# Interest group forums > Food Industry Forum >  Selling homemade products

## Dolly

I just wanted to find out if one would get into trouble with the law if one sells homemade products. For axample i get a recipe from somewhere, lets say from the internet, try and waaala i works, i start producing in bulk and sell, or maybe there are other things i have to take into consideration like food standard ect

----------


## roryf

Fine to start small without any certification,as you get bigger the Health Dept. will start visiting and you will need Certificate of Acceptability from your Local Health Dept. I am pretty sure HACCP will become the minimum standard in all SA food factories.If you start selling to the retailers expect to be audited by them.

We currently have two food standards being the SANS 10049 an SANS 10330.I do not feel that the Government enforces these standards, as some of the factories that I have visited are scary!There are plenty more standards/accreditations like ISO 22000,BRC etc.

Start without the papers and when your business takes off then change accordingly.

Good luck!

----------

Dolly (14-Dec-11)

----------


## Dave A

As Rory indicates, this is probably going to be driven by where you propose to sell your goods.

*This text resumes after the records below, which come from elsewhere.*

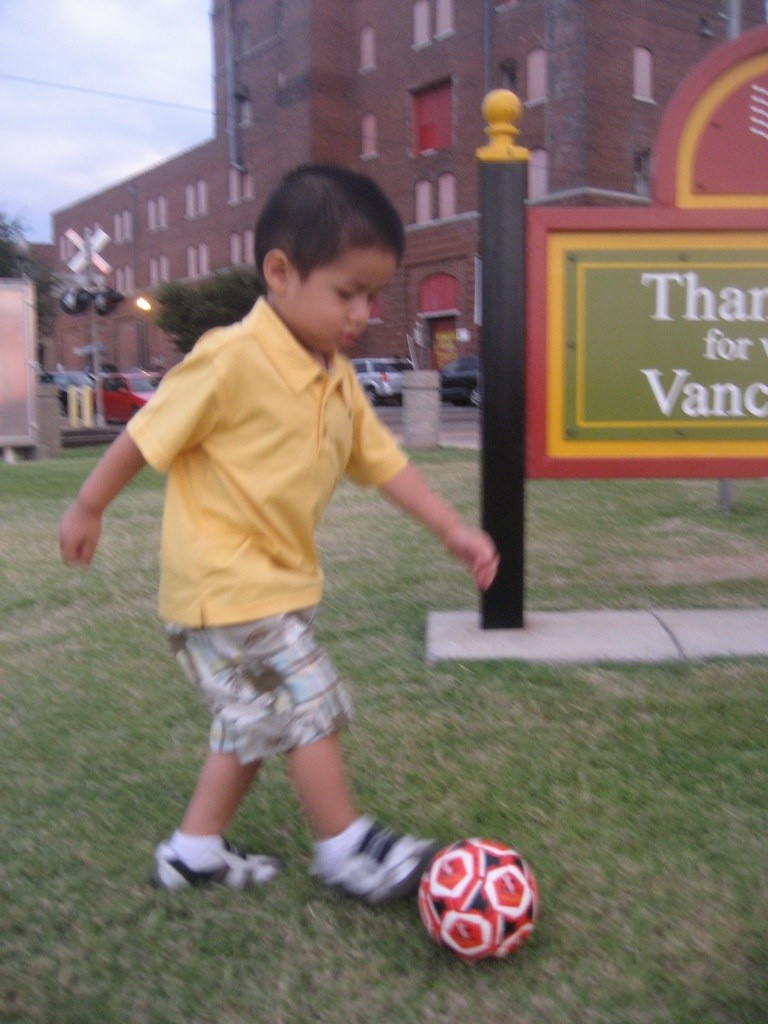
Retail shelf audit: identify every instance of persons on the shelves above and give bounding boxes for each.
[59,162,501,909]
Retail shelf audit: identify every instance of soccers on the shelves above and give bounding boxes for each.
[419,836,540,963]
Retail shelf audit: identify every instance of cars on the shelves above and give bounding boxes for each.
[439,355,480,407]
[42,368,98,419]
[349,357,417,406]
[100,371,158,426]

In the days when my wife used to produce food for a home industries shop here in Durban, she had to have her kitchen inspected by the Durban City Health Department to comply with local municipal by-laws (which were enforced by the shop BTW. No letter from City Health - no goods accepted).

It wasn't too onerous as I recall - the minimum standards required by the health inspector were entirely reasonable. But it was many years ago - things may have got stickier since.

However, if you're thinking of selling your goods to an outlet applying HACCP principles, you could be in for quite a rude awakening.

----------

Dolly (14-Dec-11)

----------